Field Modulation Imaging of Polarization Domain Dynamics in Single-Crystalline Organic Ferroelectric Thin Films at Various Temperatures

Ferroelectrics have switchable spontaneous electric polarization, the feature of which is useful in nonvolatile memories or ferroelectric field-effect transistors. Among a variety of ferroelectric materials, proton-transfer-type organic ferroelectrics [1] are promising as key materials in flexible printed electronics due to the processability at ambient conditions. However, the studies of these materials are limited, because the ferroelectric domain dynamics as well as film fabrication methods have been unknown.

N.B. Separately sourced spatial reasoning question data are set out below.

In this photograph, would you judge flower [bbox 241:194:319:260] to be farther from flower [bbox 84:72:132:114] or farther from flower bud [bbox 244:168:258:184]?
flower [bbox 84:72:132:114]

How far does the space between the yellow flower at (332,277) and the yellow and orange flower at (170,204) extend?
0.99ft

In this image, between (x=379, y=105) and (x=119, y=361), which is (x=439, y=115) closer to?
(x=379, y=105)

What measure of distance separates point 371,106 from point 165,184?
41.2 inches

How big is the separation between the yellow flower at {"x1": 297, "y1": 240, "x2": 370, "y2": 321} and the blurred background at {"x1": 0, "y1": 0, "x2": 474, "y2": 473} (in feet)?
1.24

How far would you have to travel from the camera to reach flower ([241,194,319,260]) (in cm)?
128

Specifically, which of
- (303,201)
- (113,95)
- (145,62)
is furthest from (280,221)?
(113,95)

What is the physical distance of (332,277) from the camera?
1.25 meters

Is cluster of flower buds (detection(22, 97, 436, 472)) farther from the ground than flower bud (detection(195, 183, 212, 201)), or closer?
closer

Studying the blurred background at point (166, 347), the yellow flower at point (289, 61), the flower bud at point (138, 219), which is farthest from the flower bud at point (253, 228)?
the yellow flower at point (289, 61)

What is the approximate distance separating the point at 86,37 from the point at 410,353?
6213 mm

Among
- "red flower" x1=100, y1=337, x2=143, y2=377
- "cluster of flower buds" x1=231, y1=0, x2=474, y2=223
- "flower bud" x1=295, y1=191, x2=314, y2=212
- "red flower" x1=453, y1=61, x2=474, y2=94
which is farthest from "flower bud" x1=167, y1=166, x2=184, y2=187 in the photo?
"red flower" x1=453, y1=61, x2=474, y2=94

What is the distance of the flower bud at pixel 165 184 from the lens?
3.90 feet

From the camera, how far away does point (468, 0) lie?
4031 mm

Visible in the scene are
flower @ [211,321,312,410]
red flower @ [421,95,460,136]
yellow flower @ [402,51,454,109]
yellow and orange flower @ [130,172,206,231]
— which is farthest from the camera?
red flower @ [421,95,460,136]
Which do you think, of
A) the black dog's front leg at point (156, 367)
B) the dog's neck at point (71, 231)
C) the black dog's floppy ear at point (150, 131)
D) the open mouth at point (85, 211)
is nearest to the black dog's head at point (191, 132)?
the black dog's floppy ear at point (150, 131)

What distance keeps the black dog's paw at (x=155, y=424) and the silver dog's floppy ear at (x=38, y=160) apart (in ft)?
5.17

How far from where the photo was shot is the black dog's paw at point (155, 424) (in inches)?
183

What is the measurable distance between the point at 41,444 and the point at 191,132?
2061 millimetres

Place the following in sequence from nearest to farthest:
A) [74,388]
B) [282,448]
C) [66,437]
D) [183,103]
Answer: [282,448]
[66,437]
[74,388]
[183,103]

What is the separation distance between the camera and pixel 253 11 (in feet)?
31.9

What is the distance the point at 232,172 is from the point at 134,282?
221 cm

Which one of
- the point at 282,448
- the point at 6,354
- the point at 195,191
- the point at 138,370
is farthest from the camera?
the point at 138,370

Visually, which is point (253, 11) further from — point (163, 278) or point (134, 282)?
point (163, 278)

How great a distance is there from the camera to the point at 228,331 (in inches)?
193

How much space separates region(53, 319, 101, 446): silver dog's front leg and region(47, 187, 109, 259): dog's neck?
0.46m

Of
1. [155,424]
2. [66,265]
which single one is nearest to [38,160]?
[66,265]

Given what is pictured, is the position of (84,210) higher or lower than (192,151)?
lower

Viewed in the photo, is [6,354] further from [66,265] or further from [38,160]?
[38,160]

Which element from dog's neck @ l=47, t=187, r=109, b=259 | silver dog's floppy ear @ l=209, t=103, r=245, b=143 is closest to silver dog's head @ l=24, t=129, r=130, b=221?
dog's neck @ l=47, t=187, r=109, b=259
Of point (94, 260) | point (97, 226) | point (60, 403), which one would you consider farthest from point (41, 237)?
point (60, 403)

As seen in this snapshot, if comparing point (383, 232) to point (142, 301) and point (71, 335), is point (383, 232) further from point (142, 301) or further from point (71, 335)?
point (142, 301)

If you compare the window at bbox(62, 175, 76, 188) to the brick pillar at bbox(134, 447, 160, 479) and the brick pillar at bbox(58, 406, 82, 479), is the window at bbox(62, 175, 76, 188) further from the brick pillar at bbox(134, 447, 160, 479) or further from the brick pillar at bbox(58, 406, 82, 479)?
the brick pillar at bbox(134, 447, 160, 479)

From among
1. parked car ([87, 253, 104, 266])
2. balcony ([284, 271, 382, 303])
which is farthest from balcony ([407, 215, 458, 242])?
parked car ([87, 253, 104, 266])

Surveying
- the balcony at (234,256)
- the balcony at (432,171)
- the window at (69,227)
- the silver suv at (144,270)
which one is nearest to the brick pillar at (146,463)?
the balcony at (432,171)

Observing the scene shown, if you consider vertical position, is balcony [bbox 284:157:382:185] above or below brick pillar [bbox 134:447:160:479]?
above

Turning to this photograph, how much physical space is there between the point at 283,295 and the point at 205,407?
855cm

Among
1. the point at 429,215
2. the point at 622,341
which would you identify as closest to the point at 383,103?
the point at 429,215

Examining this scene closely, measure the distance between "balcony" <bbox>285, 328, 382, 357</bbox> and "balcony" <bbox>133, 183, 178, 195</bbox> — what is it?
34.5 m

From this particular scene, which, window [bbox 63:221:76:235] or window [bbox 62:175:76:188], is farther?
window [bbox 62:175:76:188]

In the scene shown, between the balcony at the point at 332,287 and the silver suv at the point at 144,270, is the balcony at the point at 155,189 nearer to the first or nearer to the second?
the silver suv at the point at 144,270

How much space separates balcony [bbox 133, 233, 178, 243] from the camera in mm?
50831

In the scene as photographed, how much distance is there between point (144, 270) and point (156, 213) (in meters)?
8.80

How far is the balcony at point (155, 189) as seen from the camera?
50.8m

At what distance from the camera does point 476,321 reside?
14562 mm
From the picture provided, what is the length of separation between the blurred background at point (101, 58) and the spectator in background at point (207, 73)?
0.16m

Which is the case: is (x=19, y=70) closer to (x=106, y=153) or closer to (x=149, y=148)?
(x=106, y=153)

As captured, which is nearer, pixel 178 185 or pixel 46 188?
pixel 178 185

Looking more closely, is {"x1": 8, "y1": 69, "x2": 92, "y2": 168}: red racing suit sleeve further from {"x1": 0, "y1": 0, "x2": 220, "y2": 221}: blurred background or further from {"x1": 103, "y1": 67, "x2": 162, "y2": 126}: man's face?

Here report a new noncontact method to visualize the ferroelectric domain structures over a wide area of ferroelectric films using CMOS image sensors. We call the technique as “ferroelectrics field modulation imaging (FFMI)”, in which the polarization domains can be visualized by detecting the change of optical absorption induced by applied ac electric fields. We demonstrate that the polarization domains are visualized in single-crystal thin films of [Hdppz][Hca], a proton-transfer-type organic ferroelectrics [1], at various temperatures. We show that the domain-wall motion is more suppressed in thin films by possible large potential barriers than in bulk crystals, based on the Arrhenius analyses of the measurements.
[1] S. Horiuchi et al. JACS 135, 4492 (2013).